● **TASK BRIEF**
Word for word, print each line of the listing below; pictures stay out.

● **DATASET CONTENT**
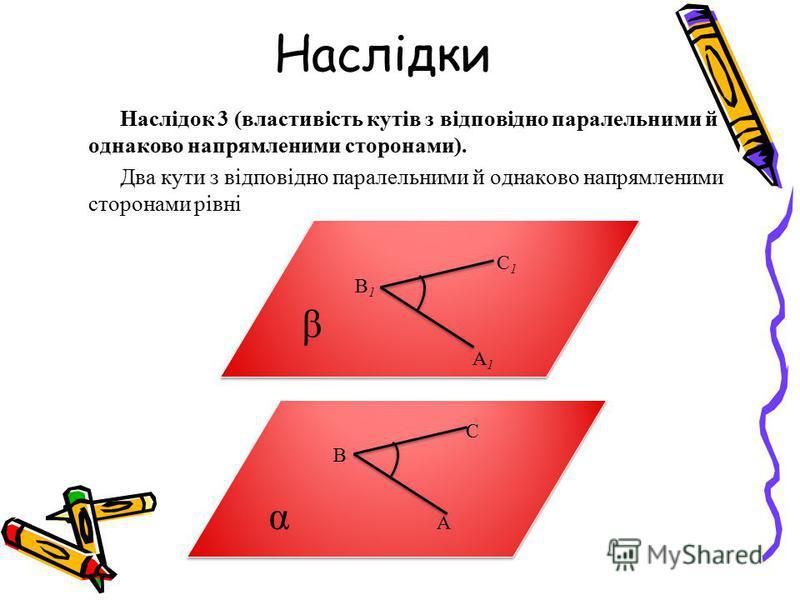 Наслідки Наслідок 3 (властивість кутів з відповідно паралельними й однаково напрямленими сторонами). Два кути з відповідно паралельними й однаково напрямленими сторонами рівні С 1 В 1 β А 1 С 1 В 1 β А 1 С В α А С В α А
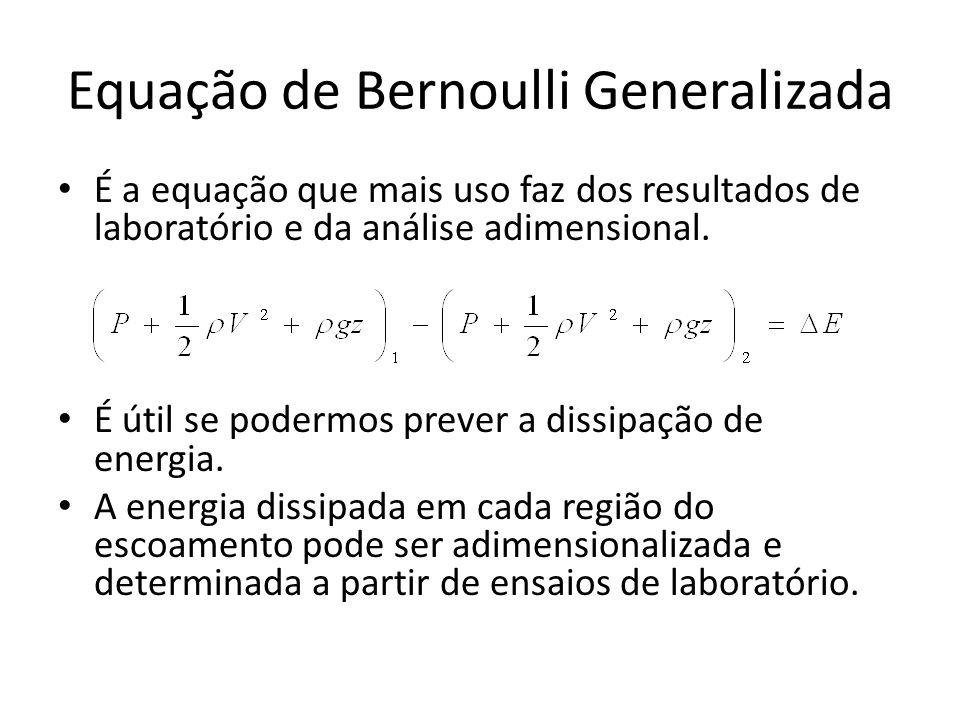 Equação de Bernoulli Generalizada É a equação que mais uso faz dos resultados de laboratório e da análise adimensional. É útil se podermos prever a di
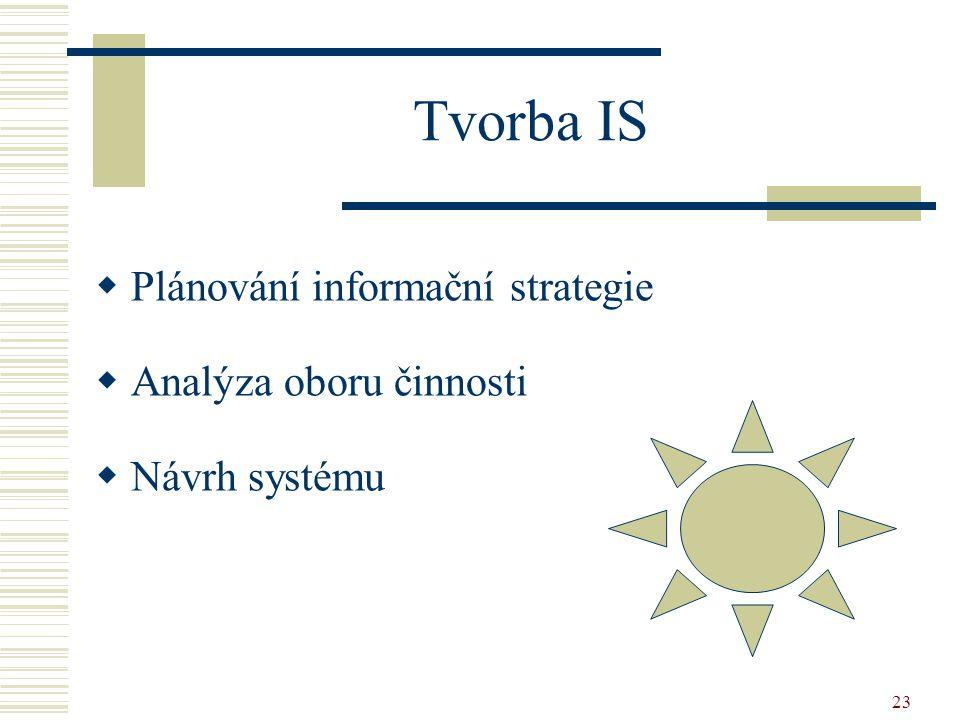 Tvorba IS Plánování informační strategie Analýza oboru činnosti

● **OUTPUT BELOW**
 Наслідки Наслідок 3 (властивість кутів з відповідно паралельними й однаково напрямленими сторонами). Два кути з відповідно паралельними й однаково напрямленими сторонами рівні С 1 В 1 β А 1 С 1 В 1 β А 1 С В α А С В α А
 Equação de Bernoulli Generalizada É a equação que mais uso faz dos resultados de laboratório e da análise adimensional. É útil se podermos prever a di
 Tvorba IS Plánování informační strategie Analýza oboru činnosti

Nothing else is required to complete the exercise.